▶ _About this task_
In the piece on Thailand and inflation below, how long after an election is the country still without a prime minister?

▶ _Text segment_
#####
SINGAPORE: When central bankers line up almost daily to assert their commitment to fighting inflation, it makes me think of Thailand. Not the fine resorts and great food. The country’s untrumpeted success is seriously taming prices to the point where officials might want to think about easing up, lest the economy slows too much.
Like the rest of Southeast Asia, Thailand has been blindsided by the modest nature of China’s rebound. Tourism, a key industry, is gradually recovering. The number of Chinese visitors is heading in the right direction, but nothing like the surge that was anticipated when Beijing canceled zero-COVID.
Thailand’s divisive politics aren’t helpful: Two months after an election, the country is without a prime minister.
Don’t let these caveats subtract from a fine story. Most policymakers would prefer to forget that when inflation first started to climb in 2021, they played it down. Having wrestled with how to fire it up in the years before the pandemic, they weren’t going to jump at the initial upticks.
A host of terms were used to describe the benign scenario: Temporary, short-lived and, of course, the now infamous “transitory.” Federal Reserve Chair Jerome Powell stuck by the “T” word too long, before ultimately burying it and embarking on an aggressive tightening.
#####
▶ _Data provided_

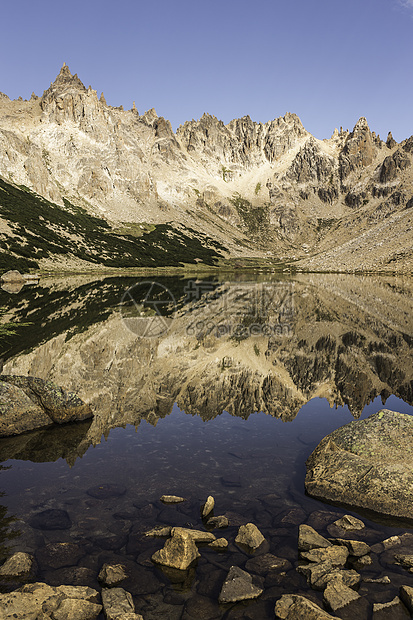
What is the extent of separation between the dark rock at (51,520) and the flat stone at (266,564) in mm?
6117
#####
▶ _Output_
Two months.